O sofrimento como portal

Frankl nos deixa um grande legado: a forma como podemos lidar com a dor quando ela se torna uma visitante que não pode ser simplesmente mandada embora.
Ele nos ensina que o sofrimento só se transforma em desespero quando parece não ter propósito. Mas, quando encontramos um “para quê”, até a dor mais profunda pode se tornar um portal de transformação.

Para nós, mulheres, esse olhar é essencial. Em um mundo que tantas vezes nos ensina a calar, suportar ou esconder as feridas, reconhecer que cada cicatriz pode florescer em força é um convite ao despertar da alma.

“Se há um sentido em tudo na vida, então deve haver um sentido no sofrimento. O desespero é o sofrimento sem propósito.”
— Viktor Frankl

E então nosso olhar deixa de ficar fixado apenas no sofrimento e se abre ao “para além de”, permitindo a pergunta:
“Que propósito maior posso encontrar nessa dor?”

É importante dizer: NÃO, não precisamos do sofrimento para aprender.
Todos nós podemos aprender com o prazer, com a leveza, com a alegria e com as recompensas da vida.
Entretanto, existem dores que não podem ser evitadas. E se elas se apresentam, não precisamos atravessá-las com as vestes de vítima, de mãos amarradas.

Podemos escolher outra postura: firme, altaneira, de cabeça erguida.
Podemos decidir aprender o que for possível, e sair do outro lado melhores do que entramos.
Assim, a dor não nos define, mas se torna passagem.
Um portal que, ao ser atravessado, nos devolve a nós mesmas — mais inteiras, mais fortes e mais vivas.

 

A liberdade interior que ninguém pode arrancar

Outro ensinamento central de Frankl é que, mesmo quando tudo nos é tirado, ainda nos resta a liberdade de escolher nossa atitude diante da vida.

Essa é uma verdade poderosa:
mesmo diante das perdas, rejeições ou injustiças, existe dentro de cada um de nós um território inviolável.
Um espaço sagrado onde nenhuma circunstância, pessoa ou dor pode entrar.
É ali que repousa o verdadeiro livre-arbítrio: a liberdade de decidir quem escolhemos ser, apesar de tudo.

“Podem arrancar tudo de nós, menos uma coisa: a última das liberdades humanas — escolher a atitude diante de qualquer circunstância.”
— Viktor Frankl

Quantas vezes você se viu aprisionada no emaranhado dos papéis que precisa desempenhar?
Quantas vezes sentiu-se tolhida pelas expectativas alheias ou limitada pelas circunstâncias externas?

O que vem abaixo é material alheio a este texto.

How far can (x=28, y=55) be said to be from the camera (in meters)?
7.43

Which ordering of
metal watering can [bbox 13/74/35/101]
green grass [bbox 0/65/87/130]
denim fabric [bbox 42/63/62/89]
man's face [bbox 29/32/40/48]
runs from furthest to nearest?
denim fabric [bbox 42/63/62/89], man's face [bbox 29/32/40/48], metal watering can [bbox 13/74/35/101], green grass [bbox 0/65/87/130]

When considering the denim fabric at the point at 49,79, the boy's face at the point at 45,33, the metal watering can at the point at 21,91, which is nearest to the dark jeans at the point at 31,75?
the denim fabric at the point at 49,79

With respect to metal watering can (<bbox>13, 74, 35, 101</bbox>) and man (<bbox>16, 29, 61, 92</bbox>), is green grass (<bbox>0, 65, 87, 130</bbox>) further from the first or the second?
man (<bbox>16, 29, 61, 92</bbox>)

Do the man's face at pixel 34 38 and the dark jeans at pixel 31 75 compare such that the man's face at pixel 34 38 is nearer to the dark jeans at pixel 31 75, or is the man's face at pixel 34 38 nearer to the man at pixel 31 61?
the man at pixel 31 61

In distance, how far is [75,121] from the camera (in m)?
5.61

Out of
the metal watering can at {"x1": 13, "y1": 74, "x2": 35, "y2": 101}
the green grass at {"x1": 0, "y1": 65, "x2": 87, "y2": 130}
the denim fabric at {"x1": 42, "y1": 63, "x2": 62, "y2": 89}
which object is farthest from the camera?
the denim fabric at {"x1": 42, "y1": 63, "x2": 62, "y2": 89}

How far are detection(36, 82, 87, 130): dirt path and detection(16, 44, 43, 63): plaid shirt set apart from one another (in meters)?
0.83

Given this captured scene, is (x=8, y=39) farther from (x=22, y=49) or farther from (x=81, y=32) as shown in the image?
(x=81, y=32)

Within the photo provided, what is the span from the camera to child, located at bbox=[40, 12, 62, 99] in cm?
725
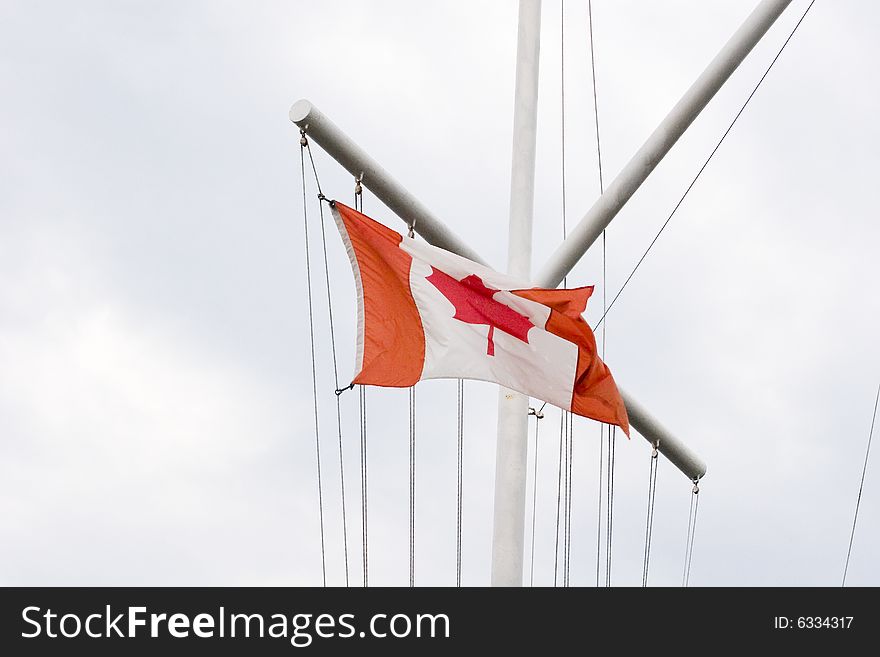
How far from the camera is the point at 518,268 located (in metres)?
14.0

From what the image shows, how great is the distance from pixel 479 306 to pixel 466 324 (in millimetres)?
216

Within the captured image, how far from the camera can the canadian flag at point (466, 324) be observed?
13031 mm

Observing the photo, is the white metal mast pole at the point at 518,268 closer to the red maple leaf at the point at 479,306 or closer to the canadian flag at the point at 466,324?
the canadian flag at the point at 466,324

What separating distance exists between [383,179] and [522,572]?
3.45m

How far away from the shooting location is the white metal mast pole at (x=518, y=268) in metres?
13.1

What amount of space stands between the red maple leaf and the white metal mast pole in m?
0.56

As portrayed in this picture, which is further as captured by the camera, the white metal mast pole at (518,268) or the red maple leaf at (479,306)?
the red maple leaf at (479,306)

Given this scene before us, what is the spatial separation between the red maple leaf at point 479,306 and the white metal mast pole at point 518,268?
0.56 metres

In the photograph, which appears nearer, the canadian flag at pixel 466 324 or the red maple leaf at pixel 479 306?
the canadian flag at pixel 466 324

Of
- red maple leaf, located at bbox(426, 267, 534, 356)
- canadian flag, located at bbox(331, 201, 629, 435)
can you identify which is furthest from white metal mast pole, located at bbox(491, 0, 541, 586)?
red maple leaf, located at bbox(426, 267, 534, 356)

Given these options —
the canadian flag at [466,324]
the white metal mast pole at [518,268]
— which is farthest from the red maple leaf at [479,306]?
the white metal mast pole at [518,268]

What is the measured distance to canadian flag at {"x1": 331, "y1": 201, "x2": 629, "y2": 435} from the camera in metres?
13.0

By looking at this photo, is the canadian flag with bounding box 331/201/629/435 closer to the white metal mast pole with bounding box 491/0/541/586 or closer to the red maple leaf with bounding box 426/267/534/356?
the red maple leaf with bounding box 426/267/534/356

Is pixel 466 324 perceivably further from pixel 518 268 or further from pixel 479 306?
pixel 518 268
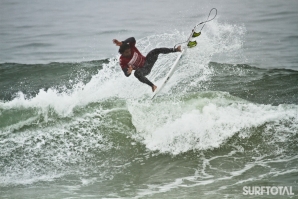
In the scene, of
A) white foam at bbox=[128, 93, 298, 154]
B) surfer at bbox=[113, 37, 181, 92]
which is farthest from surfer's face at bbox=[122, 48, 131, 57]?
white foam at bbox=[128, 93, 298, 154]

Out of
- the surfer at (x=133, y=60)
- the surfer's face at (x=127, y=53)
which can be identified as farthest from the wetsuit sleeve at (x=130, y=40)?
the surfer's face at (x=127, y=53)

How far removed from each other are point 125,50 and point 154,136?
1950 mm

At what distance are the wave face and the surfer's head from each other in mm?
1666

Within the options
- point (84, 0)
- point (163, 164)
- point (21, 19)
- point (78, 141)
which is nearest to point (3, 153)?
point (78, 141)

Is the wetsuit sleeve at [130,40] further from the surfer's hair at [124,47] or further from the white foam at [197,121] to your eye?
the white foam at [197,121]

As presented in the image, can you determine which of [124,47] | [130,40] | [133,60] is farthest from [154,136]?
[130,40]

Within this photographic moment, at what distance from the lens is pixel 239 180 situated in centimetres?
838

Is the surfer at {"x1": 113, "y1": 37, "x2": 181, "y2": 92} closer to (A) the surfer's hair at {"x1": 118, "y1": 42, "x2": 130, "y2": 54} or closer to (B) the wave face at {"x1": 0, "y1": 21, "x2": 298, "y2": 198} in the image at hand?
(A) the surfer's hair at {"x1": 118, "y1": 42, "x2": 130, "y2": 54}

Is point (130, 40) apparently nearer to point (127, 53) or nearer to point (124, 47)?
point (124, 47)

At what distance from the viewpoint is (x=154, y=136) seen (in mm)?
10539

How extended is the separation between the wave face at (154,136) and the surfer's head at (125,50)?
1.67 metres

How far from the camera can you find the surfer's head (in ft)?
32.8

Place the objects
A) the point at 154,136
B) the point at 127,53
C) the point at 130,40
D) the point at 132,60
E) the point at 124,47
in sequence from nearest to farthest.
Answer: the point at 130,40
the point at 124,47
the point at 127,53
the point at 132,60
the point at 154,136

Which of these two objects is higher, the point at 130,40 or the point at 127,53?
the point at 130,40
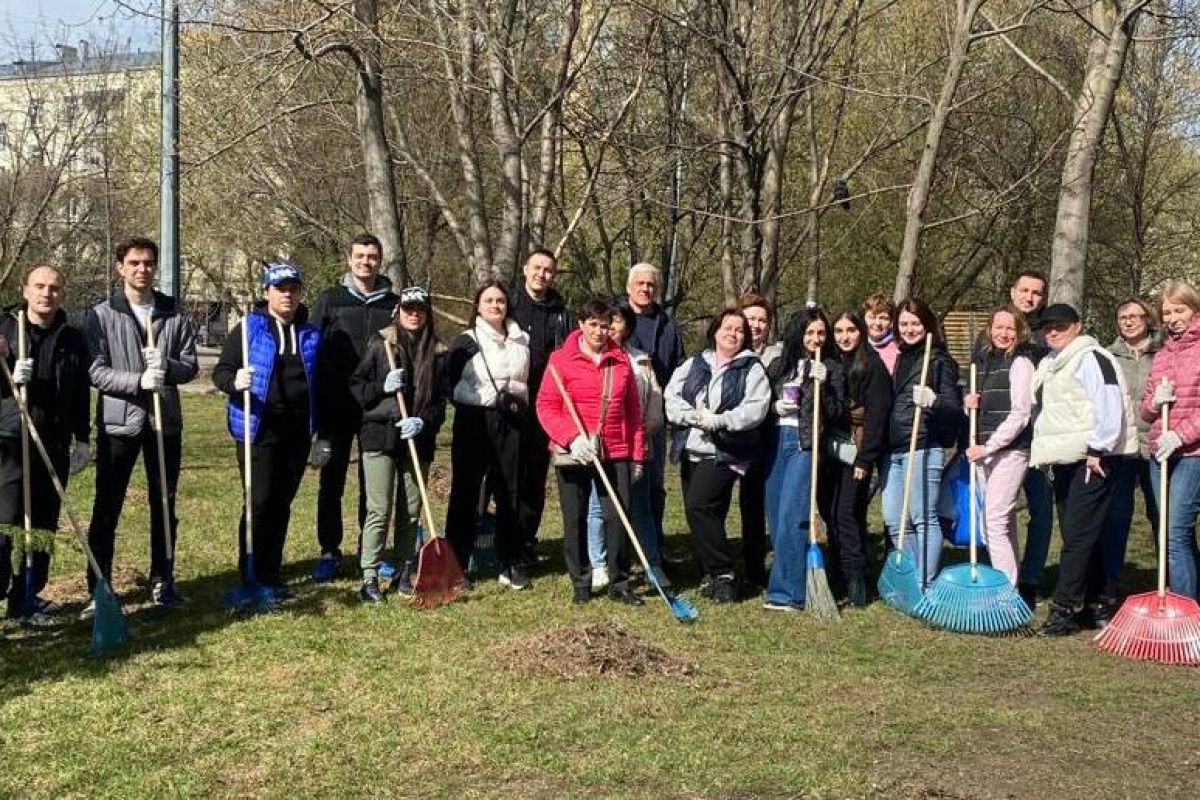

Ainda assim, esse espaço inviolável continua aí, intacto.
A questão é: você o reconhece?
E, mais do que isso: você se permite tomar posse dele?

Porque a vida pode tentar lhe roubar muitas coisas, mas nunca poderá roubar aquilo que nasce desse lugar secreto — a decisão de quem você deseja se tornar.

 

O “porquê” que sustenta a caminhada

Frankl nos provoca a olhar além da dor.
Não é a ausência de sofrimento que garante uma vida plena, mas a presença de um sentido que sustenta nossos passos.

Esse sentido pode ser um amor, uma missão, um sonho, uma fé — algo que dá forma às lágrimas e coragem ao coração.
Quando uma mulher descobre o seu “para quê”, nenhum peso da vida pode silenciar seu florescimento.

“Quem tem um porquê enfrenta qualquer como.”
— Viktor Frankl

 

Conclusão: um convite ao florescimento

A mensagem de Viktor Frankl é clara e profundamente humana: não somos reféns das circunstâncias.
O sofrimento pode ser inevitável, mas sempre temos a liberdade de escolher como iremos enfrentá-lo e o sentido que vamos dar a ele.

Para nós, mulheres, esse é um chamado para não nos definirmos pelas feridas, mas pela força que nasce delas.

A Jornada da Alma nos mostra que a dor pode ser transformada em portal, que a liberdade interior é inviolável, e que o sentido é o fio que nos conduz ao florescimento.

🌹 E você, que sentido tem dado à sua dor?